_EXTRACT_:
#####

Universal Quantum computers could replace supercomputers within 5 years

Some researchers are predicting that the market for “universal” quantum computers that do everything a supercomputer can do plus everything a supercomputer can not do — in a chip that fits in the palm of your hand — are on the verge of emerging. The rise of quantum computing may be as important a shift as John von Neumann’s stored program-and-data concept.

Here are some of the scientists and breakthroughs that will enable this shift.

Robert Schoelkopf (Yale, Quantum Circuits inc) claims a number of “world’s firsts,” the latest of which is the longest “coherence time” for a quantum superposition.

Multilayer microwave integrated quantum circuit (left) uses silicon wafers with features etched using MEMS techniques to create enclosures that serve as high-Q resonators as well as providing shielding. Superconducting metalization (blue) covers the walls of these enclosures to provide low-loss wafer-to-wafer bonding. A cross-section of the rectangular cavity resonator (upper right) shows interlayer aperture coupling between the cavity and transmission lines above. 3D superconducting transmission lines (lower right) could be constructed using membranes (green) in the MEMS structure where qubits and act as a compact low-loss quantum bus.
(Source: Yale)

#####

_INPUT DATA_:
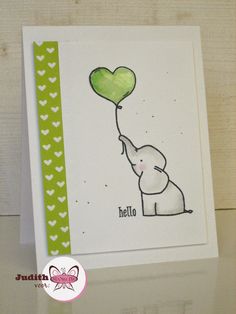 a card with an elephant holding a green balloon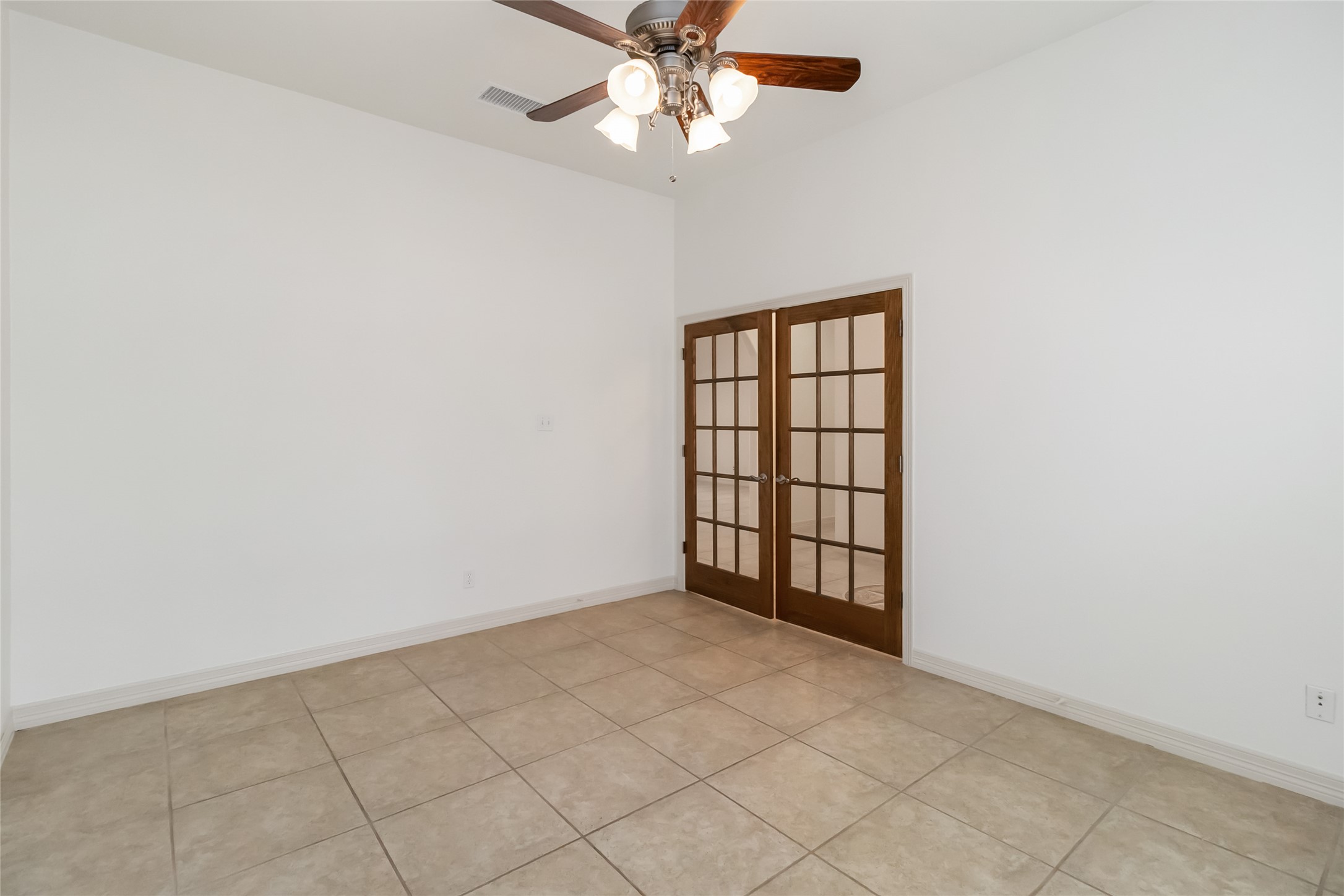 167 Winchester Road Bastrop, TX 78602 - Photo 17 of 34 Spare room featuring light tile patterned floors, ceiling fan, and french doors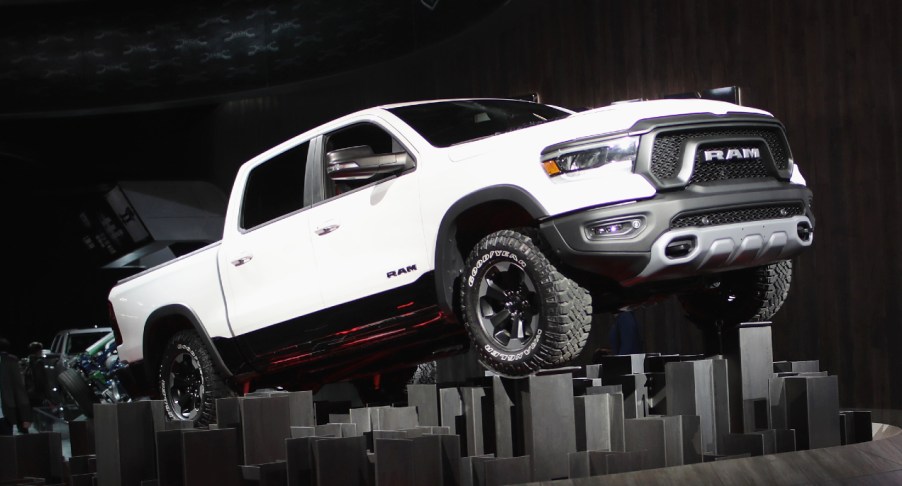 A white Ram 1500 full-size pickup truck is on display.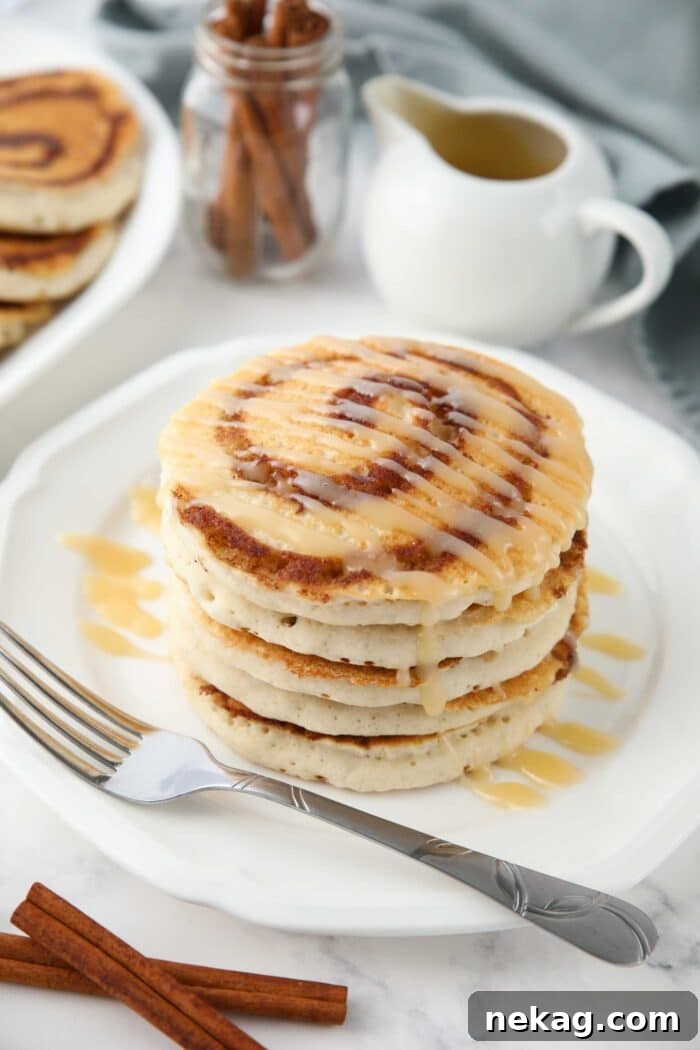 Swirled Cinnamon Pancake Stacks 2 Stack of cinnamon roll pancakes with cream cheese glaze drizzled on top.
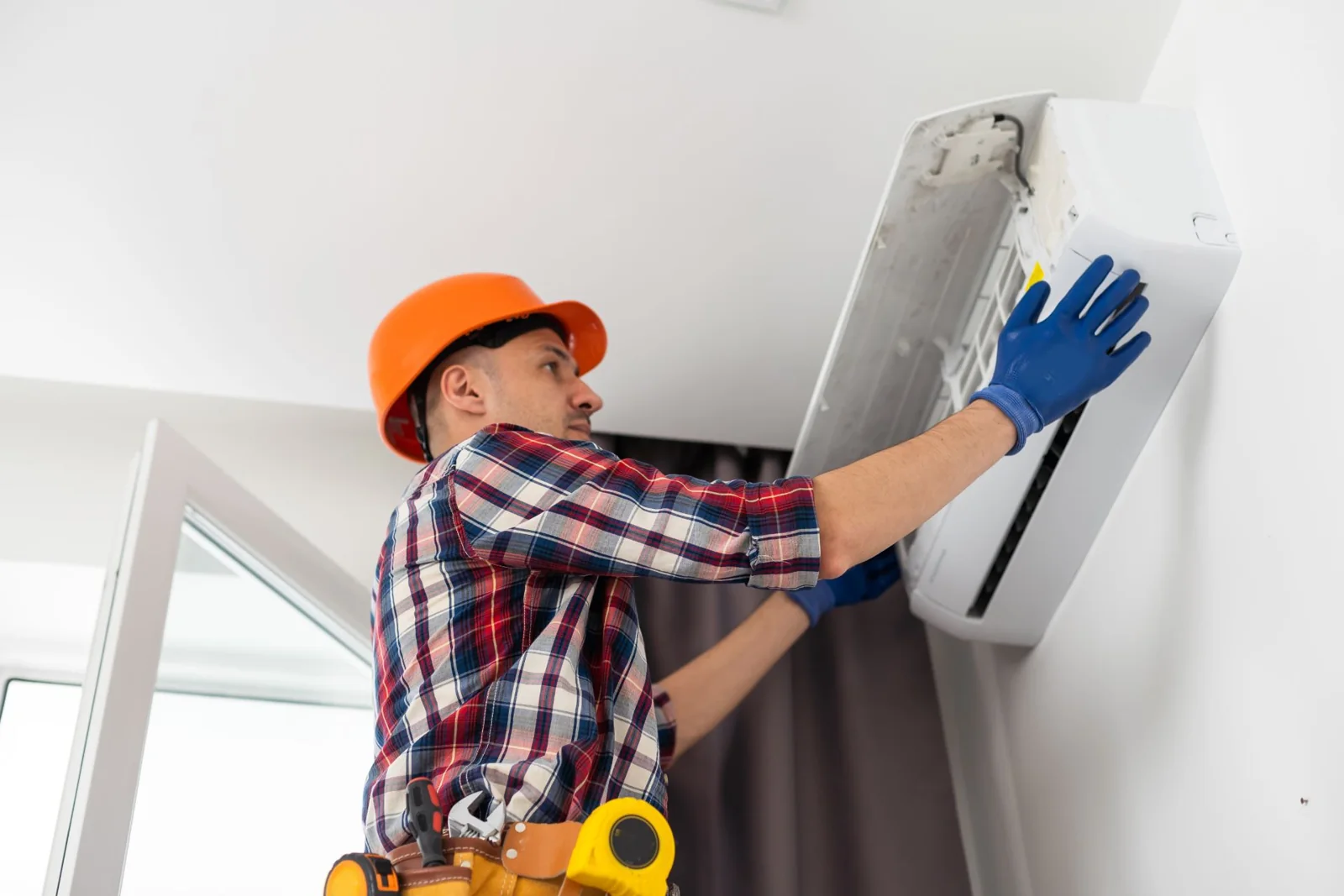 Technician working on a wall-mounted air conditioner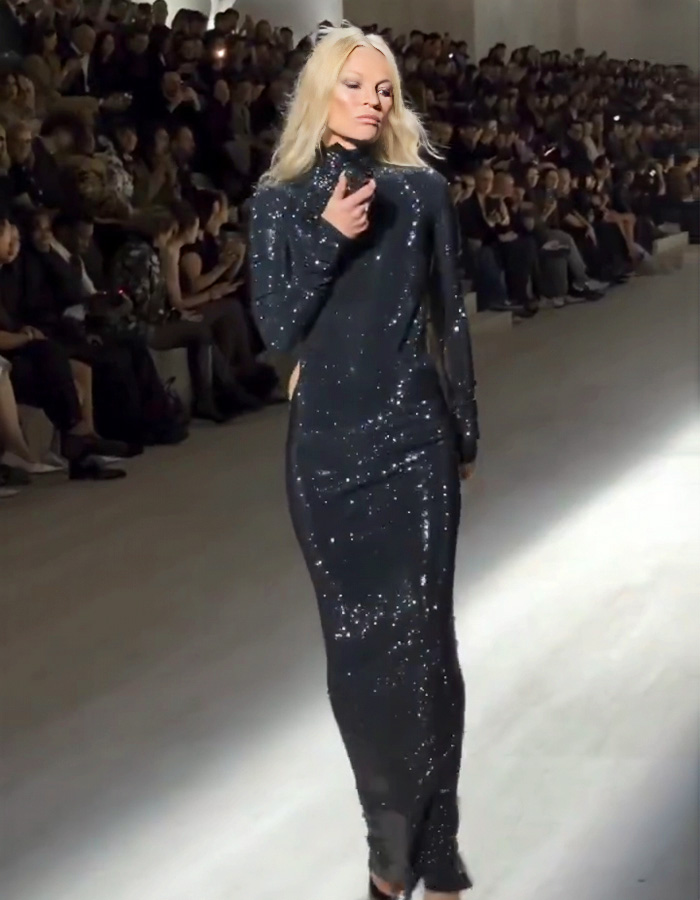 Kate Moss wearing a revealing dress on the runway at the Gucci show, captivating and dividing fashion fans.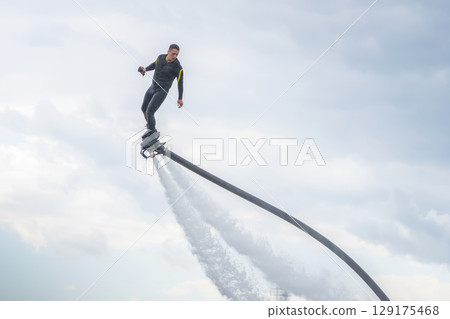 A man in a black athlete wetsuit hovers against a dramatic sky on a flyboard. A performer demonstrates impressive flyboarding skills, soaring above the clear blue water. Dressed in a sleek wetsuit, A man in a black athlete wetsuit hovers against a dramatic sky on a flyboard. A performer demonstrates impressive flyboarding skills, soaring above the clear blue water. Dressed in a sleek wetsuit, 129175468
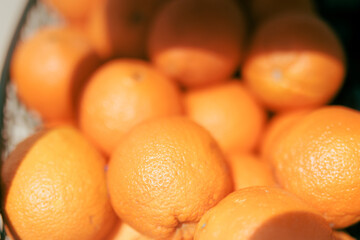 Many oranges sitting in a tray at the market place. Tropical fruits from citrus family being on sale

#####

_EXERCISE_: Could you write out the whole article on universal quantum computers above, word for word with nothing changed?

_RESPONSE FOR THIS EXERCISE_:
Universal Quantum computers could replace supercomputers within 5 years

Some researchers are predicting that the market for “universal” quantum computers that do everything a supercomputer can do plus everything a supercomputer can not do — in a chip that fits in the palm of your hand — are on the verge of emerging. The rise of quantum computing may be as important a shift as John von Neumann’s stored program-and-data concept.

Here are some of the scientists and breakthroughs that will enable this shift.

Robert Schoelkopf (Yale, Quantum Circuits inc) claims a number of “world’s firsts,” the latest of which is the longest “coherence time” for a quantum superposition.

Multilayer microwave integrated quantum circuit (left) uses silicon wafers with features etched using MEMS techniques to create enclosures that serve as high-Q resonators as well as providing shielding. Superconducting metalization (blue) covers the walls of these enclosures to provide low-loss wafer-to-wafer bonding. A cross-section of the rectangular cavity resonator (upper right) shows interlayer aperture coupling between the cavity and transmission lines above. 3D superconducting transmission lines (lower right) could be constructed using membranes (green) in the MEMS structure where qubits and act as a compact low-loss quantum bus.
(Source: Yale)